4 steps Towards Data-driven Companies

With the advent of Big Data, improving data performance, whether its source is internal, from surveys or market studies, is eminently strategic. Effective internal corporate structuring is therefore essential.
4 steps Towards Data-driven Companies



Today, having the right information at the right time is crucial to grow a business or improve a strategy’s effectiveness. With digital tools, collecting data, especially through market studies, is always easier, faster, and more accurate. But the data is then more voluminous, complex, and sophisticated.


Today’s challenge is to capture its strategic value to produce operational results that can be provided to the right people at the right time. And because we know that 88% of existing data is not analyzed, we can see that companies have a tremendous opportunity to leverage it.



Each department has information that is potentially useful for others, but due to ignorance or strategy, it is not shared, to the eventual detriment of the entire company. Designating a project leader before performing a market study or when implementing a data collection system will ensure that there is someone within the company who can oversee that the collected data is used.


Ideally, the project leader should be at the origin of the need. At the very least, they must own it in order to bear responsibility, from design to dissemination. It is this person who identifies the needs and defines the objectives, signs the contract and establishes a relationship with the provider, collects, stores, secures, and analyzes the data, selects the recipients, and determines when to share the results.


When truly responsible for this data, they can then guarantee its quality, its reliability, its use, and its collection strategy. Without this work, there’s a strong likelihood that the market study’s results (or any other kind of data) will end up underneath a pile of files.



This approach is so crucially important that the project leader’s scope of action must be cross-functional. Whatever their position within the company, they must dialogue with all departments that might be interested in the data, and not just with marketing. These include IT, innovation, communication, marketing, etc. These departments must perceive the person as a partner and an asset when determining the company’s overall strategy, just as they are themselves. This is not always easy to do.


To achieve this, they must intervene upstream and solicit all stakeholders to assess their needs and expectations. The study will be designed as accurately as possible for maximum usefulness. When the results are available, they will be able to disseminate them in the clearest and most relevant way possible.


This cross-functionality provides them with an overview, thanks to which they will be able to focus on the data supporting the processes and the growth of the entire company. They will then be able to disseminate it at the most strategic level. Moreover, according to a study by Data Galaxy, over time 83% of Chief Data Officers will be part of a company’s senior management, compared to only 50% today.


Measure and improve every meaningful interaction


Data quality is also essential and an important lever for improving its performance. According to a Gartner study, large companies estimate losses related to poor data quality at $15 million per year. The project leader must therefore be equipped with flexible, powerful tools to make the most out of the data.
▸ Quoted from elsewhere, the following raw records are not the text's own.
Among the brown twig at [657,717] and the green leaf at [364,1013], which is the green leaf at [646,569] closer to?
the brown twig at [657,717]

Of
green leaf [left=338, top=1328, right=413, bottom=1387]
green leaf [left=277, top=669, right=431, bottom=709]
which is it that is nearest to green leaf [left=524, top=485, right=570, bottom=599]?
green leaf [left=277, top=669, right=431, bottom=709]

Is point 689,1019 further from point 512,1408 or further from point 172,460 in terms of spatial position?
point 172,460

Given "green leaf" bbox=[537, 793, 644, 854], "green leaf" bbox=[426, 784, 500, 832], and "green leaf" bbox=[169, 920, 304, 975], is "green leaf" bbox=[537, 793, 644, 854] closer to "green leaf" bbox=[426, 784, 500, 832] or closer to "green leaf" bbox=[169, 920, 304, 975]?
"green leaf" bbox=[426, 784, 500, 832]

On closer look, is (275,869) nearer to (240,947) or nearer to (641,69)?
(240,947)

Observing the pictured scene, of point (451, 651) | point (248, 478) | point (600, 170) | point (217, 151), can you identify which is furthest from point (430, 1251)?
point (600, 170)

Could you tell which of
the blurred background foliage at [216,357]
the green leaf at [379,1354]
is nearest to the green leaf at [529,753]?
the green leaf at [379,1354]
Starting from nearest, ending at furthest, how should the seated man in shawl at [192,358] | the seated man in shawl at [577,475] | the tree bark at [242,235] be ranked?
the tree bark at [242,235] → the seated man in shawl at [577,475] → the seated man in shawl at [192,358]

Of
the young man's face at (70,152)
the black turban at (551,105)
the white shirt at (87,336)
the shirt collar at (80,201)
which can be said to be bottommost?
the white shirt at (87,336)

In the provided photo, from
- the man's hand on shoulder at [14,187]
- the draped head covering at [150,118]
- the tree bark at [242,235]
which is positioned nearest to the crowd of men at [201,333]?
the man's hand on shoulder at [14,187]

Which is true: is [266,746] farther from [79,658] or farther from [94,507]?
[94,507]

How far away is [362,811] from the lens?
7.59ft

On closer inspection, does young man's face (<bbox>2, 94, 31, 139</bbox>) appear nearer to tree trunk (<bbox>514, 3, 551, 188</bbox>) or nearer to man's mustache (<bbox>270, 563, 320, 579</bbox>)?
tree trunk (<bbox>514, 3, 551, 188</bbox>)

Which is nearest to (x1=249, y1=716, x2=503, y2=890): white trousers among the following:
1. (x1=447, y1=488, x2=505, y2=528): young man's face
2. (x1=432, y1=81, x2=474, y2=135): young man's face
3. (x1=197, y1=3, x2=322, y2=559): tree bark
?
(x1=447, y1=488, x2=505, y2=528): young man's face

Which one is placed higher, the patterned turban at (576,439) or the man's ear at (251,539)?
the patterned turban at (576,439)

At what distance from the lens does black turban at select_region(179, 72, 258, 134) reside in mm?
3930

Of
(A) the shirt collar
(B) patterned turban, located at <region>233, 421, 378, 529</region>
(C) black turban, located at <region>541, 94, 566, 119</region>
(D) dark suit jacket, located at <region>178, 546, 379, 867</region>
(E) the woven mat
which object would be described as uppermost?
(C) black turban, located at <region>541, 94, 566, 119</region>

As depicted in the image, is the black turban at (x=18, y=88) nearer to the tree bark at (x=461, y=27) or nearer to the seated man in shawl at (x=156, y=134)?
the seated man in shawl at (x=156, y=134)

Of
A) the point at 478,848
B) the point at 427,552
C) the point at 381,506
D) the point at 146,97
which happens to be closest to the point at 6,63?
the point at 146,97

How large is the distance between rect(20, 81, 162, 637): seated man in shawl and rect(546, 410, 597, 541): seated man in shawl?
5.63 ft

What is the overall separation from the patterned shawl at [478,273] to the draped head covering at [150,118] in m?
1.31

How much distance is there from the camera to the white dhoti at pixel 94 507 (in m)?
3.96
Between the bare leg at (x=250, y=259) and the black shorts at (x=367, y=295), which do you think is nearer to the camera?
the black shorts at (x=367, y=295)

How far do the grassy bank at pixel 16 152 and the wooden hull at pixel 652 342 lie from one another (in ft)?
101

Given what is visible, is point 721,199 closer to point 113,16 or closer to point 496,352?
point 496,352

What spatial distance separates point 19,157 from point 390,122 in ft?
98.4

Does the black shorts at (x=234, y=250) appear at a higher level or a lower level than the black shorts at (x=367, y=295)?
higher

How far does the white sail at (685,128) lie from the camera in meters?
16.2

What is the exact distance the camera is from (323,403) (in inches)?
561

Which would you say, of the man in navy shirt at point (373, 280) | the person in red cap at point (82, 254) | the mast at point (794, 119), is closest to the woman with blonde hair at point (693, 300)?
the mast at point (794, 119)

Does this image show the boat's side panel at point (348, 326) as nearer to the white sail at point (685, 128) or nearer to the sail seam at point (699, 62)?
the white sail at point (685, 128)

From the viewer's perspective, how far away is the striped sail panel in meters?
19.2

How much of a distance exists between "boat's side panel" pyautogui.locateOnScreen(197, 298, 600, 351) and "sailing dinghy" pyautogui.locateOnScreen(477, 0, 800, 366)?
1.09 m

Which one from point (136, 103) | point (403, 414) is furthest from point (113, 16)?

For example, popular data platforms are becoming more powerful and now provide greater finesse and better relevance when processing the mass of information collected. Historically popular CRM (Customer Relationship Management) tools have been joined and complemented recently by DMPs (Data Management Platforms) or CDPs (Customer Data Platforms).


Then, the data must be decoded, interpreted, and above all “translated” to make it useful and operational for everyone. Visual analysis is one of many tools that facilitate understanding and ensures more global ownership. It enables a more fluid, more efficient exchange of sometimes different languages and codes between departments.



In smaller businesses or where data is less massive, a project-mode organization is often preferable. It is proven to be efficient enough. We know that the bottom line is to make someone responsible to oversee the project internally and who has the legitimacy, authority, and means required to carry out the company’s data management.


In companies in which the data collected is both high volume and hyper strategic, implementing a “data-driven” strategy often requires the creation of a Director or at least a dedicated position. According to the 2017 BCD2O barometer of the Chief Digital/Data Officers, in France, 18% of the companies reported having a Chief Data Officer in 2016, and then 23% in 2017. According to a Gartner study, 90% of large companies worldwide will have a Chief Data Officer by 2019.